しかし、契約書といった重要な内容においては、「構いません」よりも「不問です」「問題ございません」などが適しています。文書で「構いません」を使うのは控え、口頭の会話の中だけで使うようにしましょう。
場面別「構いません」の例文2つ
「構いません」を使う場面は主に2つあります。1つ目は「提案を許可するとき」、2つ目は「謝罪を受け入れるとき」です。
上述のとおり、「構いません」は使い方に注意が必要な言葉です。誤用して失礼な印象を与えないように、正しい使い方を理解しておきましょう。ここでは、場面別の「構いません」の使い方を例文とともにご紹介します。
1.提案を許可するとき
「構いません」は、相手に何か提案され、提案された内容について許可する際に使えます。例えば、「〇〇でよろしいでしょうか」といった質問に対し、「構いません」と返答するケースが多いです。
提案を許可する場面では以下のような例文が使えます。
【例文】
・いつでも構いませんので、ご連絡お待ちしております。
・どちらの案でも構いません。
・時間がかかっても構いませんので、修理をお願いいたします。
また、語尾に「か」をつけると、相手に許可を得たいときに使えます。何か確認を取る必要があれば、以下の例文を参考にしてください。
・ここで写真を撮影しても構いませんか。
・お手洗いに行っても構いませんか。
2.謝罪を受け入れるとき
「構いません」は、相手の謝罪やお詫びの気持ちを受け入れる際にも使います。ニュアンスとしては、「大丈夫です」「問題ありません」といった意味を含みます。

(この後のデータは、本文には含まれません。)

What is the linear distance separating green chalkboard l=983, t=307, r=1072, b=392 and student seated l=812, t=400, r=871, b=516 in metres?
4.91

謝罪を受け入れる場面では、「いいえ、構いません」という形で使うのが一般的です。相手の謝罪に対し、一度否定してから「気にしないで」と伝えることで、丁寧な印象を込められます。
以下は謝罪に対する「構いません」の例文です。
【例文】
・いいえ、構いませんよ。
・構いません。どうぞお気に留められませんように。
「構いません」の言い換え表現3つ
「構いません」には、以下3つの言い換え表現があります。
1.「問題ございません」
2.「支障ありません」
3.「差し支えありません」
「構いません」はあらゆる場面で使えるフレーズですが、目上の人に対しては使えません。目上の人との会話でもきちんと意思を伝えられるように、「構いません」に代わる言葉を覚えておきましょう。
1.「問題ございません」
「問題ございません」は、「構いません」の言い換え表現です。丁寧さが込められているため、目上の人にも使えます。「構いません」より柔らかな印象を与えるのも特徴です。

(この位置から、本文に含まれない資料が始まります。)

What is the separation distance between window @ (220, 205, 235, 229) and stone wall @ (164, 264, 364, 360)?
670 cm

「問題」の意味は「困った事柄」です。つまり「問題ございません」は、「困った事柄がない=問題にするほど困らない」といった意味をもちます。
・こちらで問題ございませんので、よろしくお願いいたします。
2.「支障ありません」
「構いません」の代わりに「支障ありません」を使うこともあります。「支障」の意味は、「差し支え」「差し障り(さしさわり)」です。
「許可する」「許容する」という意味をもたないため、目上の人に使っても失礼な印象を与えません。以下は、何も差し支えがないことを相談された際に使える例文です。
【例文】
・支障ありません。ご安心ください。
3.「差し支えありません」
「差し支えありません」も、「構いません」の代わりに使える言葉です。「都合が悪くない」「支障がない」といった意味をもちます。「支障ありません」より丁寧な印象になるため、相手に応じて使い分けるといいでしょう。

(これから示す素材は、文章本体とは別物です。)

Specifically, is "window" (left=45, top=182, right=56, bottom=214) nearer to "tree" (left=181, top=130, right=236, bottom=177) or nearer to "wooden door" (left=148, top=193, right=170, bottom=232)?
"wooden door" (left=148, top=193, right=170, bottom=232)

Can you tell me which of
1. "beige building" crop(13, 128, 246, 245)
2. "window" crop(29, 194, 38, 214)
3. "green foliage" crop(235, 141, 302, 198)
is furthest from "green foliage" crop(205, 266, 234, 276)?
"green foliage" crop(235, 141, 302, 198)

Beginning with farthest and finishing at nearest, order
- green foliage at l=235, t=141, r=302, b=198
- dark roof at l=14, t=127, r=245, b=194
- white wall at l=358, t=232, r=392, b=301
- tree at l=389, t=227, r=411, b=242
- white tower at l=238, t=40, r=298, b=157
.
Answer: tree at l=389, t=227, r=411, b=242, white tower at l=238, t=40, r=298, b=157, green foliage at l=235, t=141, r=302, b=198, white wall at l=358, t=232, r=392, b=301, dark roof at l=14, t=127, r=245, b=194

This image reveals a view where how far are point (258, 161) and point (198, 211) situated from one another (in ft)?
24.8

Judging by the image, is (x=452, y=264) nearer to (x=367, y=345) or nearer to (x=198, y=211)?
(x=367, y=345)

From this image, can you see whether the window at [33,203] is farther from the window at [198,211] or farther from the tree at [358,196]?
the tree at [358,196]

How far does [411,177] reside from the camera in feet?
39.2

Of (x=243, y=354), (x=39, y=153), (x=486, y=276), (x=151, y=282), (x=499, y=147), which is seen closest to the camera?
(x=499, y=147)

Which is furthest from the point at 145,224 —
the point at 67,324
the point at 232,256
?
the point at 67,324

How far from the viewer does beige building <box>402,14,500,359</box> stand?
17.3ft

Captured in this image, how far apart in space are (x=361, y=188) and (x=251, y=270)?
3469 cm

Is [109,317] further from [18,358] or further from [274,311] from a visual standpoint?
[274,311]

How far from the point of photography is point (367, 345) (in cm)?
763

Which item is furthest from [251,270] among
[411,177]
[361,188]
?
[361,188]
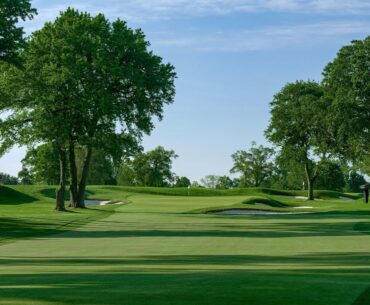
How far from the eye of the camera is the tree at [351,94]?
70562 mm

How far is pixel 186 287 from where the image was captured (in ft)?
36.4

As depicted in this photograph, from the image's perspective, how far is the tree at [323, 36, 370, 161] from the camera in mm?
70562

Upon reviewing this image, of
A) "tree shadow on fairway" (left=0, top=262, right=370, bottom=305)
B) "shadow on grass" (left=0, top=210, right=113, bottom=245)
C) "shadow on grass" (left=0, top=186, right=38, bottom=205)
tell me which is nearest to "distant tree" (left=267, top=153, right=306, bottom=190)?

例えば、契約内容などに問題がないかを尋ねられた場面などでは、以下の例文が使えます。
【例文】
・本件に関して、こちらの内容で差し支えありません。
敬語の「構いません」を正しく使おう
「構いません」は、「構う」の否定形「構わない」の敬語表現です。何か提案を受けたり、謝罪されたりした場面において、「いいですよ」という意味で使えます。
「結構です」よりも意味が伝わりやすく、冷たい印象にならないのが特徴です。ただし、「許可する」という意味合いがあることから、目上の人には使えません。
「構いません」は日常生活やビジネスシーンで使う機会が多いため、正しい使い方を理解しておきましょう。